*Предложенный отрывок:*
- - - -

С. И. Фудель был захвачен и покорен личностью отца Алексия — страницы «Воспоминаний» о старце и о его обители проникнуты горячим чувством любви и веры. Одно из самых пронзительных воспоминаний юности Фуделя — об исповеди у загворника — старца: в маленькой надвратной церкви перед образом Нерукотворного Спаса горит лампада. Отец Алексий сидит вдали от людей и исповедует подолгу. «Стоишь в ожидании своей очереди и слышишь невнятный говор его низкого мягкого баса. Он в чем‑то убеждает пришедшего на исповедь, что‑то старается открыть ему, с чем‑то спорит, о чем‑то умоляет. Через какую‑то толщу самолюбия, забвения, неведения, ложного стыда, а главное, бесчувствия и окаменения души нужно пробиться изнемогающему от своих лет и подвигов затворнику, чтобы “теплая заря покаяния” зажглась в темноте этой души»[42].

- - - -

*Исходные данные:*
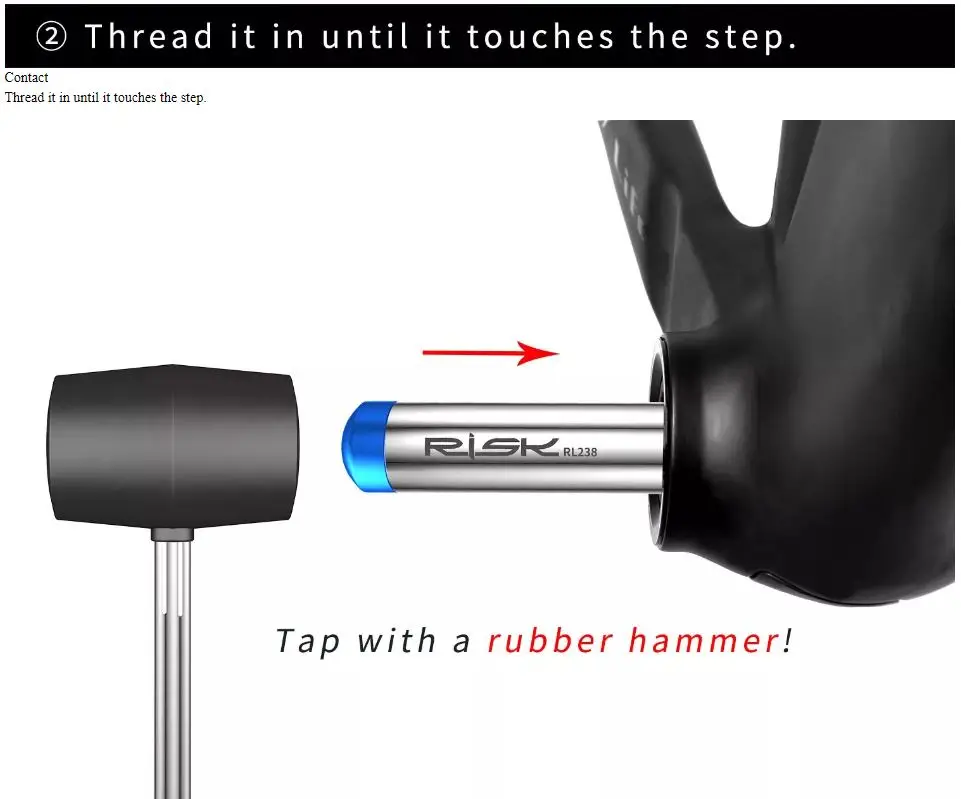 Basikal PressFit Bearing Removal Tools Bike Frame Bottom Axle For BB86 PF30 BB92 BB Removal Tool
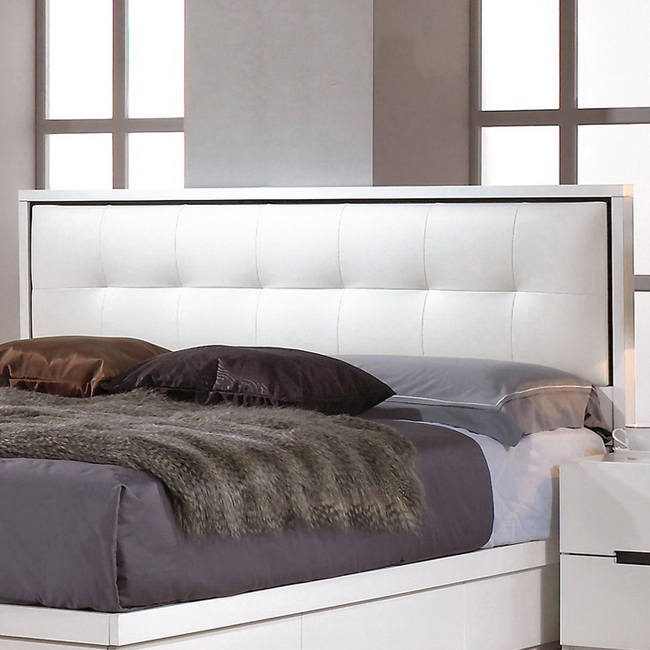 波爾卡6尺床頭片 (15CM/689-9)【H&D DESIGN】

- - - -

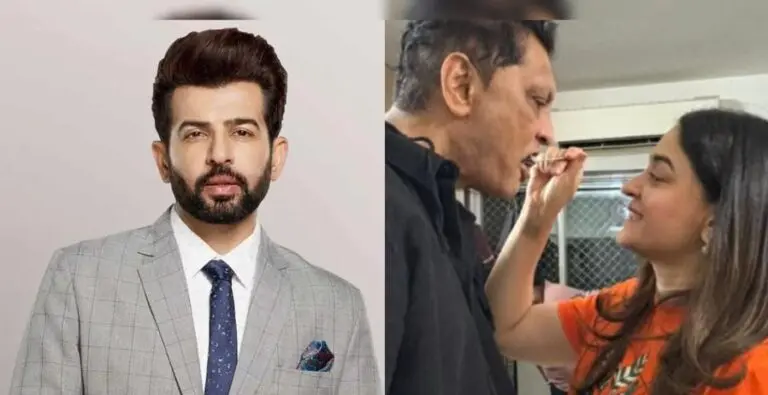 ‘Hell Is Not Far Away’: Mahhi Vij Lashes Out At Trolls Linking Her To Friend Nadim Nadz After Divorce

- - - -

*Условия задания:*
Перед каким образом горит лампада в маленькой надвратной церкви, согласно отрывку об отце Алексии? Записи никак не связаны с отрывком.

*Ответ ниже:*
Перед образом Нерукотворного Спаса.